:: EXCERPTED PASSAGE ::
In 2020, BMJ Open published a study by Gilbert and colleagues that put consumer symptom-checker apps to a head-to-head test against doctors. The researchers built 200 primary-care clinical vignettes with gold-standard answers and ran them through eight symptom-assessment apps and seven general practitioners, measuring two things: whether the tool suggested the right condition and whether its urgency advice was safe.
No app matched the doctors on diagnosis. The GPs suggested the correct condition among their top picks 82.1 percent of the time on average. The best app, Ada, reached 70.5 percent and had the broadest coverage, suggesting conditions for 99 percent of vignettes. On safety - whether the urgency advice would steer a patient somewhere reasonable - only three apps came within one standard deviation of the GPs: Ada at 97.0 percent (matching the GP mean), Babylon at 95.1 percent, and Symptomate at 97.8 percent. Many apps were both less accurate and more risk-averse, tending to over-refer.
:::
* **WHAT THIS EXERCISE ASKS**:
1. Name every symptom-checker app that the passage on the symptom-checker study identifies by name.
2. Write the next part of the passage on the symptom-checker study, picking up after its final sentence.
The listing is drawn from a separate source unrelated to the passage on the symptom-checker study.
:: DATA SEGMENT ::
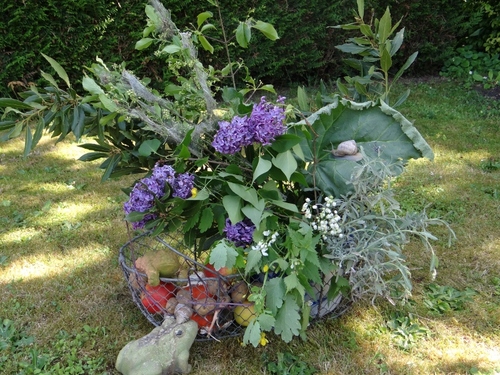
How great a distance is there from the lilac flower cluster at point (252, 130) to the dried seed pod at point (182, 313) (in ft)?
2.00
:::
* **TASK RESPONSES**:
1. Ada, Babylon, Symptomate

2.
The study is a useful reality check on a product category that markets itself as a substitute for, or front door to, professional care. It showed that the better symptom checkers can give defensibly safe triage advice while still falling well short of a clinician’s diagnostic breadth, and that “safe” and “accurate” are different axes that must be measured separately.
Why business readers should care: this is what honest benchmarking of a health AI product looks like - against the human professional, on safety and accuracy as distinct metrics - and it explains why symptom checkers are positioned as triage aids rather than diagnosticians.